This post is also available in: Deutsch

The problem

So-called toxic behaviour is of course also a big problem in esports. But how is the whole thing to be assessed under civil law? This article is intended to provide a rudimentary overview. I have already published an article on the subject of match fixing here.

Toxic behavior is a complex and systemic problem in digital spaces. But esport seems to suffer particularly from toxic behavior. Especially in highly competitive e-sports games, negative behavior, such as harassment, can prevent players from performing at a high level or losing the fun of the game to the point where they can lose their backs to the game and thus to a team. Return. According to Ditch the Label, an anti-bullying organization and partner of Electronic Arts (EA), nearly 60 percent of players were bullied in an online game – whether because they were female, black, gay or simply because they were in the wrong place at the wrong time.

Teams in charge

In this respect, preventing and preventing toxic behaviour is primarily a responsibility of teams and organisations, but also of tournament organisers. At the forefront, therefore, it is up to teams and organizations to include in player contracts that toxic behavior can be punished and, in the worst case, can also lead to contractual consequences. In this sense, toxic behaviour and the suppression of such behaviour is often a labour contract issue. So what can and can be done as an employer?

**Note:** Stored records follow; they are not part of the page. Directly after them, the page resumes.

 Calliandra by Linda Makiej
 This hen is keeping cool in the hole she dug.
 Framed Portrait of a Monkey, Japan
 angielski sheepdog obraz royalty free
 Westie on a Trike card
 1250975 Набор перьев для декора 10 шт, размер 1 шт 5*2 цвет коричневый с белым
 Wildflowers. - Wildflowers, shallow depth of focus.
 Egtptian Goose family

However, since in such cases labour law quickly becomes imprecise and often needs to be used to apply general standards, it is highly advisable to closely monitor social media activities and other statements of players and other stakeholders in the organization. From a certain size of the organization, it is certainly not wrong to make an effort to ensure that a certain person in the team performs a certain function and referees.

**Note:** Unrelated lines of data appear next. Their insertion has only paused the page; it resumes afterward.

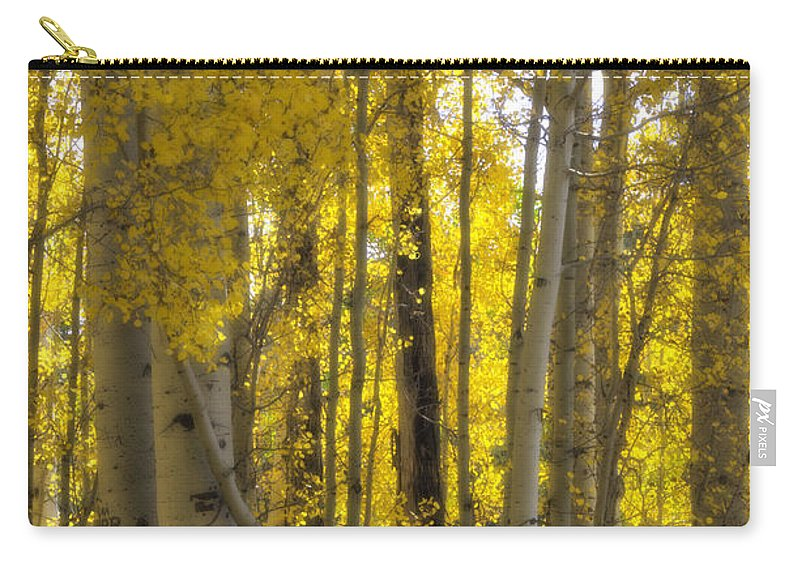 Fall Carry-all Pouch featuring the photograph Golden Autumn by Saija Lehtonen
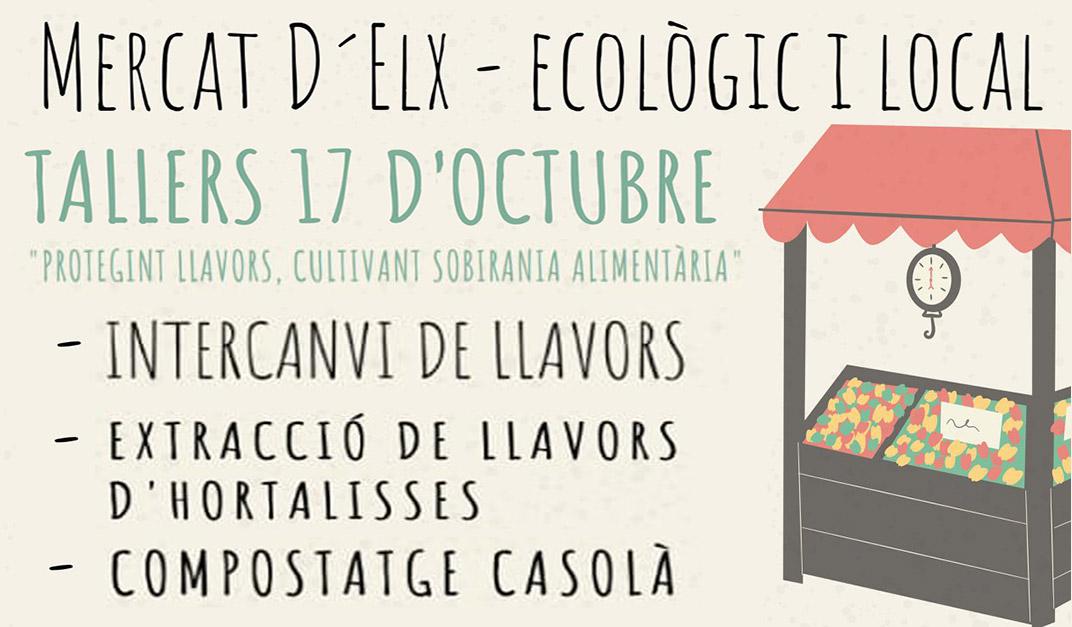 Tallers al Mercat Ecològic d'Elx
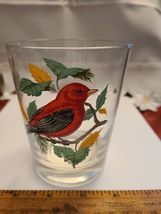 VINTAGE HAND PAINTED SCARLET TANAGER OLD FASHION GLASS West Virginia Glass Spec. image 5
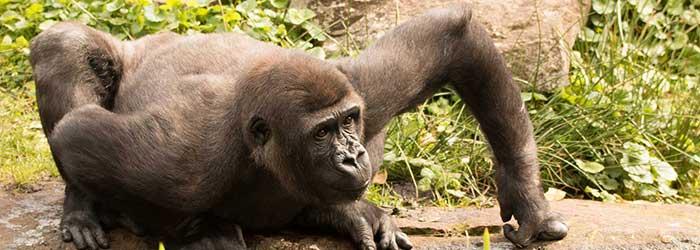 Natuurparken gorilla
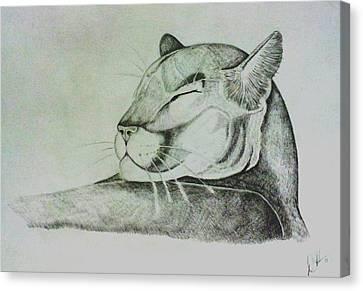 Majestic Cougar Canvas Print by Deborah  Heins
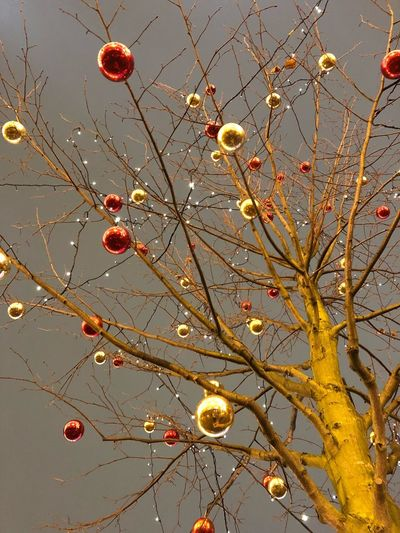 Low angle view of illuminated tree against sky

Of course, the duty of teams does not only concern the communication itself, but also, for example, things such as nicknames, which should also be non-discriminatory.

Social media

Women who play video games are often verbally abused or harassed online. This is what teams should pay attention to when women are part of the organisation, which unfortunately is still far too little. Women or people who are quickly victims of discrimination should be protected from attacks by team fans or virtual attacks. And teams should take precautions to ensure that in the event of bullying, the respective team member can also be looked after. Only in such situations will there be real cohesion, much more so than through treaties.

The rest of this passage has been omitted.